Saved entries

►

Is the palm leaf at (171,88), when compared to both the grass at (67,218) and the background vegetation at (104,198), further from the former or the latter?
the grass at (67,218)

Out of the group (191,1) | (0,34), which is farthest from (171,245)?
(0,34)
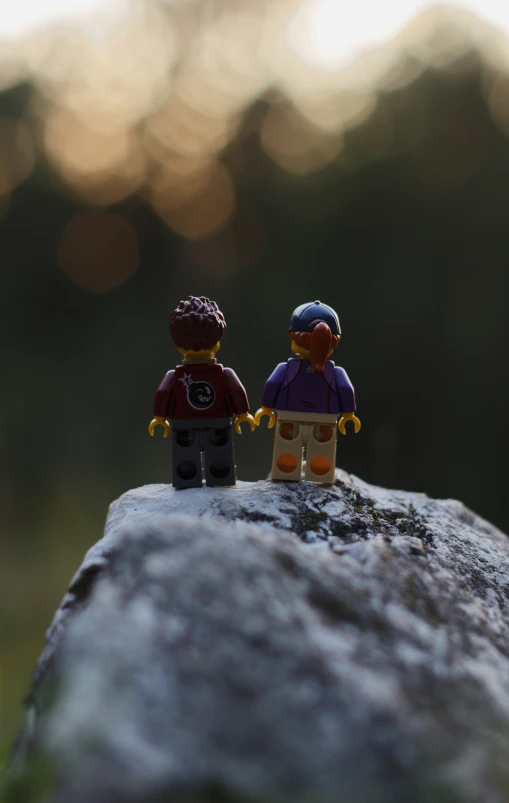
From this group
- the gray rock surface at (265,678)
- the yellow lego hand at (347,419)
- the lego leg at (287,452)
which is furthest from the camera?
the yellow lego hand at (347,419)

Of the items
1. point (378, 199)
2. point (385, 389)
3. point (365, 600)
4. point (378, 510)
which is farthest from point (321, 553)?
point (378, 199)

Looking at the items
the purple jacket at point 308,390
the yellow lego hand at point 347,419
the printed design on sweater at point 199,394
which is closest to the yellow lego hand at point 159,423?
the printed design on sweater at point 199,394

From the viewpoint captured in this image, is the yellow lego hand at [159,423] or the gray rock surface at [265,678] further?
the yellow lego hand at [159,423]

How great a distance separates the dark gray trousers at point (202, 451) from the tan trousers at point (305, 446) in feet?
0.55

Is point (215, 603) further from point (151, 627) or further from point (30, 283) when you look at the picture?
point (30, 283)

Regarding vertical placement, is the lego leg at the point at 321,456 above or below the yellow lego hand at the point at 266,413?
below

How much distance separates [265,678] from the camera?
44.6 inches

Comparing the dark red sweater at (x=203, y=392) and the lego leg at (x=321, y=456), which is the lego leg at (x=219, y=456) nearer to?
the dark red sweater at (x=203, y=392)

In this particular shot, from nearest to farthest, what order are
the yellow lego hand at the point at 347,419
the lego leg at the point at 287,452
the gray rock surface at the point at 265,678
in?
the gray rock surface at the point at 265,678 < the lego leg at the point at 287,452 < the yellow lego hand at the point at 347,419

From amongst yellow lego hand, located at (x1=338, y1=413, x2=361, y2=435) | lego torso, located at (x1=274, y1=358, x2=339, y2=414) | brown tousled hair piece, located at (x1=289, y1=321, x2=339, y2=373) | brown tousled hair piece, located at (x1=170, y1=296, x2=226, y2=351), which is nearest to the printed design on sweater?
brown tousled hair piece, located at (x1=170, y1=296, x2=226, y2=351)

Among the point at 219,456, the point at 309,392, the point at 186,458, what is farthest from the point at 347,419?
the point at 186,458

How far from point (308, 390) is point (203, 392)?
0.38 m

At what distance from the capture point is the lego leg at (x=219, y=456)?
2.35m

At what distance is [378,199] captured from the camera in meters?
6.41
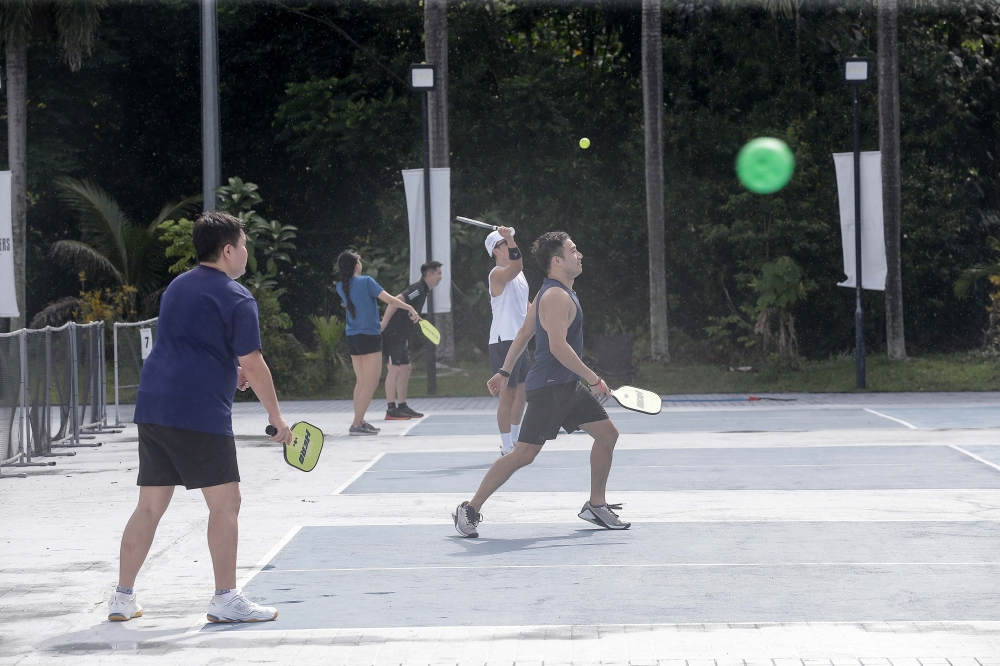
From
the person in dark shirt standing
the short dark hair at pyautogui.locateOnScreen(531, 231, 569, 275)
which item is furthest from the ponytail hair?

◄
►

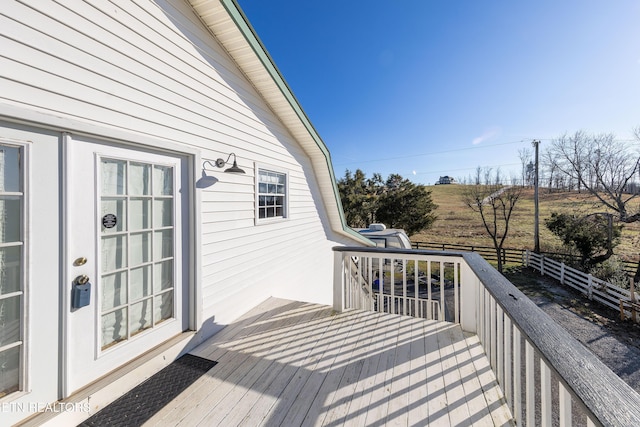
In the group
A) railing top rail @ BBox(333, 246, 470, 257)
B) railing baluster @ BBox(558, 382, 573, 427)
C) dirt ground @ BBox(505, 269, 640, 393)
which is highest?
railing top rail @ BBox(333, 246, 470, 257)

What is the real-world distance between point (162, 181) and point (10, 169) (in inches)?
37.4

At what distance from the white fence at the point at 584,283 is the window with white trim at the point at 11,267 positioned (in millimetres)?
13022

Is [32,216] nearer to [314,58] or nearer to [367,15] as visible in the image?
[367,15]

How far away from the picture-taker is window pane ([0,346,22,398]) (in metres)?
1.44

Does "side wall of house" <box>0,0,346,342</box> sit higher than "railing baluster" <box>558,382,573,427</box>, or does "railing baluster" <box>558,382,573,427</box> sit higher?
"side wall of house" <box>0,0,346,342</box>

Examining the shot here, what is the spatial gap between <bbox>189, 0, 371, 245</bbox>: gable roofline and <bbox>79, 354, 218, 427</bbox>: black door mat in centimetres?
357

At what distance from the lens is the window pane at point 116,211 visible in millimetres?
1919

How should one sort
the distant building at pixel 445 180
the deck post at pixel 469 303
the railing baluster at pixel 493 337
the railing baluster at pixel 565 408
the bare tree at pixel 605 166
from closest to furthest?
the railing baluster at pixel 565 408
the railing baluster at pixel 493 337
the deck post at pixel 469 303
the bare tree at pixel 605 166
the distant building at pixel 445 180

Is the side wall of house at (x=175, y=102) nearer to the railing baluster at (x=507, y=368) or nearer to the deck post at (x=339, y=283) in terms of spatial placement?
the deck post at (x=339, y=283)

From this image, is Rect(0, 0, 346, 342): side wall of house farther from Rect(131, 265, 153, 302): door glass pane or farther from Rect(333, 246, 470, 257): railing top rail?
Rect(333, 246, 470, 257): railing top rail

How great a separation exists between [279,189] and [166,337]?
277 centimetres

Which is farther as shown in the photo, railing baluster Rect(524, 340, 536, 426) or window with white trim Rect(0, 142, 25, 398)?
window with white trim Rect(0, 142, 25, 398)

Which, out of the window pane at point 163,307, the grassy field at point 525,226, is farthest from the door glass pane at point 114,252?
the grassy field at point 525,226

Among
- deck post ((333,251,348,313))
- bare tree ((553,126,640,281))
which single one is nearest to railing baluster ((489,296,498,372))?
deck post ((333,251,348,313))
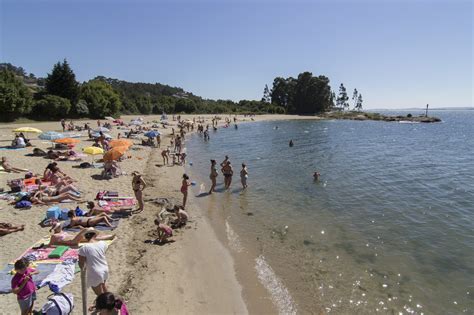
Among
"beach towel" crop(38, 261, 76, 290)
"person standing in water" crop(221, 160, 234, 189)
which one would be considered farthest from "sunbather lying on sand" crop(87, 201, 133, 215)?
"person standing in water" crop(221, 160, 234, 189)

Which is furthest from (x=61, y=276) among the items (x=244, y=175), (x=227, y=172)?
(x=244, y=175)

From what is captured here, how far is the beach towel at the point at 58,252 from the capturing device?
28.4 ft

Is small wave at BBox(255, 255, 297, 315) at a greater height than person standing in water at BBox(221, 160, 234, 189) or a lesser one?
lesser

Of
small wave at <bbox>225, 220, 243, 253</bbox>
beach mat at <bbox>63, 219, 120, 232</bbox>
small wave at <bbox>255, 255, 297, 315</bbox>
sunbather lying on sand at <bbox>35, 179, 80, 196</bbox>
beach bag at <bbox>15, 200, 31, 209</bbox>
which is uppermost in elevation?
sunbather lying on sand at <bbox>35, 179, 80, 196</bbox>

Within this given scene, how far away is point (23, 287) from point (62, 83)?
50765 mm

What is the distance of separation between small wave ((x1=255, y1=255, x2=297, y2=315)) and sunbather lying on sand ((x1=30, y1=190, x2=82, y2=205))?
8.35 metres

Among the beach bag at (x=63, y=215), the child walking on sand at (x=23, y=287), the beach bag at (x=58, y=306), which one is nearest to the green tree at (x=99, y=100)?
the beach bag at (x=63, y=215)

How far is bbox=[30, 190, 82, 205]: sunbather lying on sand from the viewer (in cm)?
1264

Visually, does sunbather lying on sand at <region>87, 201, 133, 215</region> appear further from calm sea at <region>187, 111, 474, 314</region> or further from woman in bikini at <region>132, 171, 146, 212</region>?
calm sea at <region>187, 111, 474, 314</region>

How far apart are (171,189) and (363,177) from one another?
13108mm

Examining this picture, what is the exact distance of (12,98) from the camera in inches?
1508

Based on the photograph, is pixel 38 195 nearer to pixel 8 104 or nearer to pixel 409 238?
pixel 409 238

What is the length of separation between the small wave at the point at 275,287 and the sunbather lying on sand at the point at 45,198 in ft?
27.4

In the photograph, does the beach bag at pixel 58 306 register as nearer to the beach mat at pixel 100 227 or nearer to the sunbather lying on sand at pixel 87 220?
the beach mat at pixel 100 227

◄
►

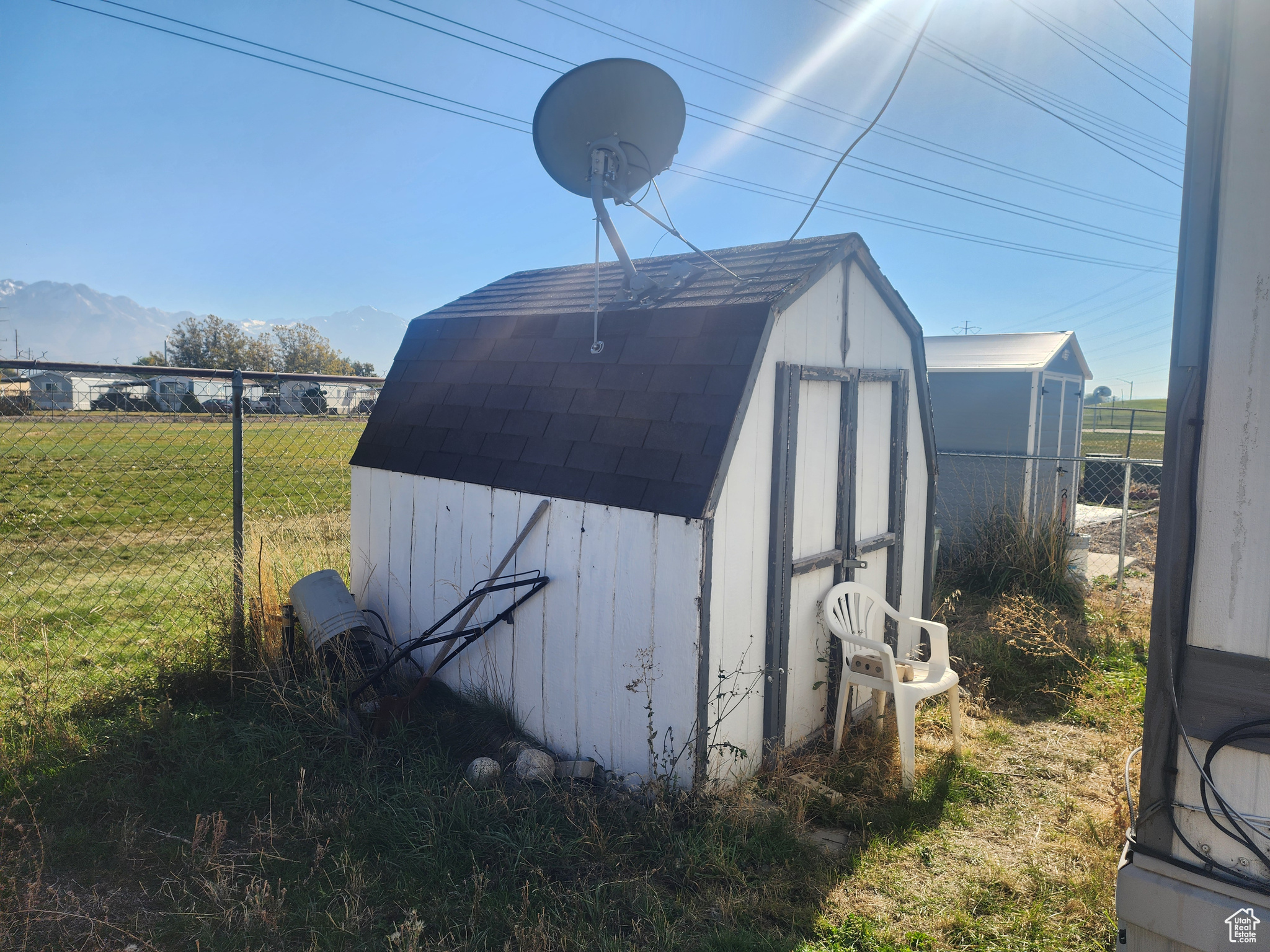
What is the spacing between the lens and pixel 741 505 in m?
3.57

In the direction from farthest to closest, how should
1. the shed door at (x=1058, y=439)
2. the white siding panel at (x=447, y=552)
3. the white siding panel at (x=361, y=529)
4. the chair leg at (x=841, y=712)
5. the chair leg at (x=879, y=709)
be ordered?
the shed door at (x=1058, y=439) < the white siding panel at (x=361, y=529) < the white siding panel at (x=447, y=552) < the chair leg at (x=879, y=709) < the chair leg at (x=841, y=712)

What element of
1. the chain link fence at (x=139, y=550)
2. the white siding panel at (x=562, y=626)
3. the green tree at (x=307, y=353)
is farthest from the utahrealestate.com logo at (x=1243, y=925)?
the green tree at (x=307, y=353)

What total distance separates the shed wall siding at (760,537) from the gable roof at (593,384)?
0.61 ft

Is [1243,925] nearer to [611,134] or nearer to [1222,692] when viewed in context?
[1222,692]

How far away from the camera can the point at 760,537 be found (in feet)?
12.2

◄

▶ **DIRECTIONS**
Return each line from the rows above that contains the word "group".

▶ **OUTPUT FOR THIS EXERCISE**
Out of the group (191,1) | (0,34), which is farthest from (171,245)?
From this group
In the group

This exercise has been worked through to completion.